Pensioni a rischio povertà. Serve un reddito di riserva – .

Pensioni a rischio povertà. Serve un reddito di riserva – .
Pensioni a rischio povertà. Serve un reddito di riserva – .

PREOCCUPAZIONE, disperazione, tristezza o incertezza. Sono questi i sentimenti prevalenti tra i lavoratori italiani quando pensano alla pensione che li attende in vecchiaia, appena andati in pensione. Lo rivela una ricerca commissionata dalla piattaforma di investimenti Trade Republic e realizzata da due docenti dell’Università La Sapienza di Roma: Michele Raitano, direttore del Dipartimento di Economia e Diritto dell’ateneo romano, e Marco Di Pietro, professore associato di Politica economica. Lo studio si basa su un sondaggio condotto da Bva Doxa su 2.000 nostri concittadini: alla domanda su come si sentono riguardo alla loro situazione finanziaria dopo la pensione, il 74% degli intervistati ha dichiarato di provare emozioni negative (che si possono riassumere con i termini preoccupazione, disperazione, tristezza o incertezza). Inoltre, il 65% degli intervistati ha dichiarato di essere consapevole che la sola pensione pubblica non gli avrebbe consentito di vivere dignitosamente dopo la pensione.

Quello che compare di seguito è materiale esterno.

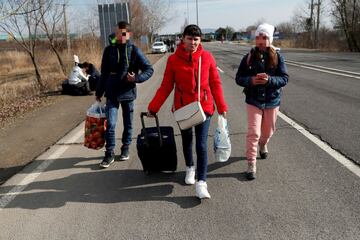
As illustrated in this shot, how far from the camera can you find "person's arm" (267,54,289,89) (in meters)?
5.16

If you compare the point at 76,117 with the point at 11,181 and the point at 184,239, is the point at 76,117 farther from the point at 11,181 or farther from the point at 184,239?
the point at 184,239

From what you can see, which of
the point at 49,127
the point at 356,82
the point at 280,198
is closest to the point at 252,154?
the point at 280,198

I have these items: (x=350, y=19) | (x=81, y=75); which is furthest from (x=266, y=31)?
(x=350, y=19)

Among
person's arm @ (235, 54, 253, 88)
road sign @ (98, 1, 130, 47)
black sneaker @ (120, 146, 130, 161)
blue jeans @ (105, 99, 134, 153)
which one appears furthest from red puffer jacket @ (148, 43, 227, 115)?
road sign @ (98, 1, 130, 47)

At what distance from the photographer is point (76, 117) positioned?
33.4 ft

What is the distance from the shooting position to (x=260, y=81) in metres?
5.09

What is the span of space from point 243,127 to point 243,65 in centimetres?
297

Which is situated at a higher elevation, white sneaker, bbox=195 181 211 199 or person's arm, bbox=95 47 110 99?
person's arm, bbox=95 47 110 99

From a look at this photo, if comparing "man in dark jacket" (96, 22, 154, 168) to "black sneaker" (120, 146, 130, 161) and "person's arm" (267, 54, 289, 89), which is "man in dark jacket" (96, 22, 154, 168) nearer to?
"black sneaker" (120, 146, 130, 161)

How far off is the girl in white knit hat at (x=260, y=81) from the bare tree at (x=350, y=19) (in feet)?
121

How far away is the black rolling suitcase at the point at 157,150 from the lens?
17.4 ft

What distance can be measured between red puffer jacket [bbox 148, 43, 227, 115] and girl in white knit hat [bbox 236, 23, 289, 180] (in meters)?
0.60

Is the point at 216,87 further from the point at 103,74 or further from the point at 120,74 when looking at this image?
the point at 103,74

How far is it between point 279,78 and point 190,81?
121 centimetres
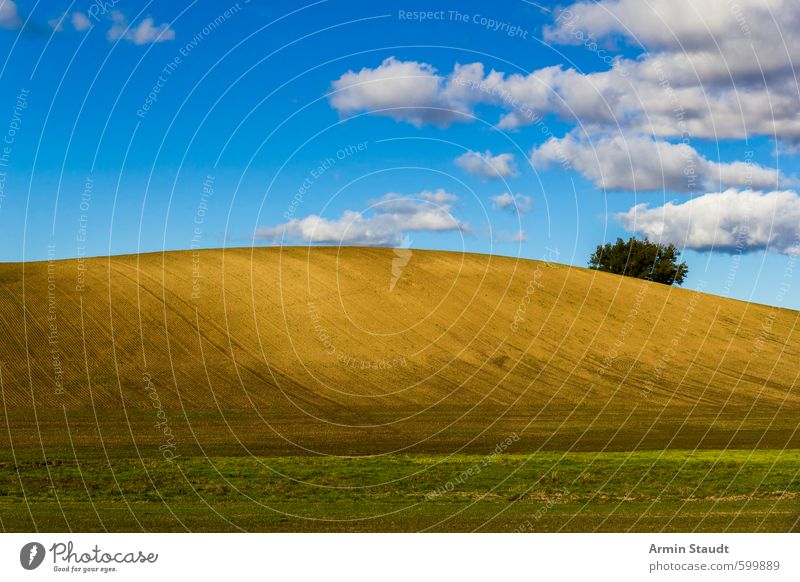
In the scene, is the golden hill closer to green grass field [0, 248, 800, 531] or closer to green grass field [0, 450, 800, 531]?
green grass field [0, 248, 800, 531]

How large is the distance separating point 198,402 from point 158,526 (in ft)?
125

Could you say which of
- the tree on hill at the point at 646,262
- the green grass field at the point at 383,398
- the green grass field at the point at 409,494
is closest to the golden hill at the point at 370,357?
the green grass field at the point at 383,398

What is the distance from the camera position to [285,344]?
6894 centimetres

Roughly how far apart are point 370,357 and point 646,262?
75.2 metres

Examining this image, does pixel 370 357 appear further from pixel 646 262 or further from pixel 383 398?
pixel 646 262

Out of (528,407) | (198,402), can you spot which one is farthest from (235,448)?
(528,407)

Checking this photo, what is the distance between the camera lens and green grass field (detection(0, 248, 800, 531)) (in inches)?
888

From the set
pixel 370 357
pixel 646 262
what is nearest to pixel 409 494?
pixel 370 357

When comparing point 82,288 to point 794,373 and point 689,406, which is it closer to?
point 689,406

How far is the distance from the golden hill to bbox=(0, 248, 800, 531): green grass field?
0.26 metres

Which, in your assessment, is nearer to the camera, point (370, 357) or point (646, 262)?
point (370, 357)

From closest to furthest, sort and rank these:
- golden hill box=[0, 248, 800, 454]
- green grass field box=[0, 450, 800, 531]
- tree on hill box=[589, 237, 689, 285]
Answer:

Queste preoccupazioni sono giustificate? Certamente non per tutti i lavoratori, ma per alcuni sì. Va infatti ricordato un dettaglio importante: chi ha iniziato la carriera dopo il 1995 avrà una pensione calcolata con il metodo contributivo, cioè in base all’ammontare dei contributi versati durante la vita lavorativa e non sulla media degli ultimi redditi. (come una volta). Più paghi, più alta sarà la tua pensione. Non è difficile quindi capire quali categorie di lavoratori rischiano di ritrovarsi con una pensione da fame: tutti coloro che hanno versato pochi soldi all’Inps, perché hanno redditi bassi o perché hanno avuto carriere discontinue, con lunghi periodi di disoccupazione. Sono loro che oggi avrebbero bisogno di costituirsi una riserva di reddito per la vecchiaia, con un piano personale di risparmio o con un fondo pensione complementare. È un peccato, però, che pochi lo facciano davvero. Secondo lo studio di Raitano e Di Pietro, il 68% dei disoccupati e il 50% di coloro che attualmente guadagnano meno di mille euro al mese non hanno alcuna forma di investimento né hanno aderito alla previdenza complementare.

L’analisi suggerisce anche un percorso alternativo o parallelo a quello dei fondi pensione, a cui hanno aderito finora quasi 10 milioni di italiani. La soluzione proposta è quella di sottoscrivere un Pac (piano di accumulo del capitale) con gli ETF (exchange traded fund), che sono fondi di investimento acquistabili in Borsa (come si fa con le azioni), hanno commissioni basse e seguono l’andamento dei titoli azionari. un indice di riferimento, ad esempio un listino azionario o obbligazionario ma anche di materie prime. Secondo una simulazione contenuta nella ricerca commissionata da Trade Republic, un piano di risparmio in ETF azionari ha il potenziale di ottenere, nel lungo termine, rendimenti più elevati rispetto a quelli generati dai fondi pensione (vedi articolo nella pagina accanto).

“Gli italiani sanno bene che il sistema pensionistico pubblico da solo non consentirà una pensione serena”, dice Emanuele Agueci (nella foto), responsabile regionale per Italia, Irlanda e Paesi Baltici della Repubblica Commerciale, che aggiunge: “i nostri connazionali capiscono la necessità di integrare la pensione con il risparmio e gli investimenti privati. Con questo studio vogliamo offrire linee guida pratiche e allo stesso tempo scientifiche per investimenti sostenibili a lungo termine”. Le conclusioni della ricerca di Raitano e Di Pietro, secondo Agueci, sono chiare: “I piani di risparmio degli ETF sono un complemento molto potente ai fondi pensione classici per pianificare la pensione”.